Colorado Attorney General Files Suit to Repeal Local Fracking Ban Legal Watch
On January 27, 2016, the Attorney General’s Office put Boulder County on notice that if it did not come into compliance with State law by February 10th, the State would take legal action against the County. “Because five years is more than reasonable time to complete such a project, and because Boulder County continues to operate in clear violation of Colorado law, the Attorney General today is filing suit in Boulder County District Court to compel compliance.” Boulder County’s “open defiance of state law has made legal action the final recourse available,” Attorney General Coffman said in a statement announcing her filing in Boulder County District Court on February 14. First enacted in 2012 by Boulder County’s commissioners, the ban on oil and gas development has been extended or re-imposed eight times. According to Coffman’s statement, “Two of those extensions were passed after the Colorado Supreme Court ruled in May 2016 that local bans on oil or gas development are preempted if they conflict with the Colorado Oil and Gas Conservation Act, which regulates all aspects of oil and gas development and operations within the State. After the Supreme Court’s ruling in the City of Longmont and City of Fort Collins cases, other local governments acted to lift similar bans – except for Boulder County.” The Colorado Supreme Court ruled in two separate decisions that a local fracking moratorium in Fort Collins and a fracking ban in Longmont were invalid because they were in conflict with the Colorado Oil and Gas Conservation Act. In a written statement, the Colorado Oil & Gas Association applauded the action, “It’s not about drilling, or fracking, or pipelines, it’s about the law”.

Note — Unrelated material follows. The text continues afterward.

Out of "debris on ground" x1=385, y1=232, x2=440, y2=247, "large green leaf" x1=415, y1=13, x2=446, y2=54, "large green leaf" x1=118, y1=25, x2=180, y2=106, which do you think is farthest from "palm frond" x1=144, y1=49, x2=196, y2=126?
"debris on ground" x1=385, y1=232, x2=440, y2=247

“…the law is clear: Long-term moratoriums — and this one is over five years now — are illegal. Boulder County shouldn’t be surprised that the attorney general cares about the rule of law in Colorado.” Boulder County called the lawsuit “a sweetheart deal for the oil and gas industry, but a massive waste of Coloradans’ tax dollars” and Boulder County Commissioners plan to “proceed as scheduled to review the updated regulations that staff has been working on since last May at a public hearing on Tuesday, March 14, 2017. The commissioners have scheduled a follow-up public meeting on Thursday, March 23, 2017 to deliberate their findings from the public hearing and to make a decision on the adoption of new oil and gas regulations for unincorporated Boulder County.” The county has 21 days to respond to the Attorney General’s filing, which requested an end to the moratorium and a permanent injunction.